The result will be a map of data direct from the TRUD API for item 341. The archive file will have been downloaded and available via :archiveFilePath. It will have had some integrity checks made, including checks on file size and message digest (checksumming).

Result:

(note: this result includes URLs generated using one of my old API keys. Your URLs will be different as they will include your API key and should not be publicly shared.)

{:checksumFileLastModifiedTimestamp #object[java.time.Instant 0x72d19fd2 "2021-01-29T13:28:21Z"],
:publicKeyFileSizeBytes 1736,
:checksumFileSizeBytes 187,
:signatureFileName "trud_hscorgrefdataxml_data_1.0.0_20210129000001.sig",
:name "Release 1.0.0",
:signatureFileLastModifiedTimestamp #object[java.time.Instant 0x3b6f0a6f "2021-01-29T13:28:24Z"],
:itemIdentifier 341,
:releaseDate #object[java.time.LocalDate 0x6cdace1f "2021-01-29"],
:checksumFileName "trud_hscorgrefdataxml_data_1.0.0_20210129000001.xml",
:archiveFileLastModifiedTimestamp #object[java.time.Instant 0x738f5264 "2021-01-29T13:26:23Z"],
:publicKeyFileUrl "https://isd.digital.nhs.uk/api/v1/keys/7daa48e2a26f3afeef6f6c2a2feb00b62bcbe68b/files/public-keys/trud-public-key-2013-04-01.pgp",
:publicKeyFileName "trud-public-key-2013-04-01.pgp",
:archiveFileUrl "https://isd.digital.nhs.uk/api/v1/keys/7daa48e2a26f3afeef6f6c2a2feb00b62bcbe68b/files/ODS/1.0.0/HSCORGREFDATAXML_DATA/hscorgrefdataxml_data_1.0.0_20210129000001.zip",
:archiveFileSizeBytes 26688464,
:id "hscorgrefdataxml_data_1.0.0_20210129000001.zip",
:signatureFileUrl "https://isd.digital.nhs.uk/api/v1/keys/7daa48e2a26f3afeef6f6c2a2feb00b62bcbe68b/files/ODS/1.0.0/HSCORGREFDATAXML_DATA/trud_hscorgrefdataxml_data_1.0.0_20210129000001.xml.asc",
:checksumFileUrl "https://isd.digital.nhs.uk/api/v1/keys/7daa48e2a26f3afeef6f6c2a2feb00b62bcbe68b/files/ODS/1.0.0/HSCORGREFDATAXML_DATA/trud_hscorgrefdataxml_data_1.0.0_20210129000001.xml",
:publicKeyId 6,
:signatureFileSizeBytes 488,
:archiveFileName "hscorgrefdataxml_data_1.0.0_20210129000001.zip",
:needsUpdate? true,
:archiveFilePath #object[sun.nio.fs.UnixPath
0xdde6cc8
"/tmp/trud/341--2021-01-29--hscorgrefdataxml_data_1.0.0_20210129000001.zip"]}

5. Processing your zip file (optional)

Once you have the zip file, you can unzip to a temporary directory and process, as necessary For convenience, you can use the utility functions in com.eldrix.trud.zip.

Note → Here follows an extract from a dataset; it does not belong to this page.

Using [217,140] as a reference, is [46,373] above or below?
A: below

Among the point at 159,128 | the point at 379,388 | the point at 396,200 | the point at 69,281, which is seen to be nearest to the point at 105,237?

Here we are looking at the NHS ODS XML distribution, which always contains two nested zip files "archive.zip" and "fullfile.zip". Here we extract any .xml files using a regexp in our nested query:

(require '[com.eldrix.trud.zip :refer [unzip2 delete-paths]])
(def ods-xml-files [(:archiveFilePath latest)
                    ["archive.zip" #"\w+.xml"]
                    ["fullfile.zip" #"\w+.xml"]])
(def results (unzip2 ods-xml-files))
(get-in results [1 1])    ;; sequence of any XML files in archive zip
(get-in results [2 1])    ;; sequence of any XML files in fullfile.zip
(delete-paths results)

Developer information (optional)

Identify outdated dependencies:

clj -M:outdated

Run compilation checks

clj -M:check

Run linting

clj -M:lint/eastwood
clj -M:lint/kondo

To build a library jar and publish to local maven repository:

clj -T:build install

To build a library jar and publish to clojars

clj -T:build deploy

The Circle CI badge indicates the results of automated tests - including a live test against the NHS Digital TRUD service. If these tests fail, it may be because the service is down or there has been a breaking versionc change.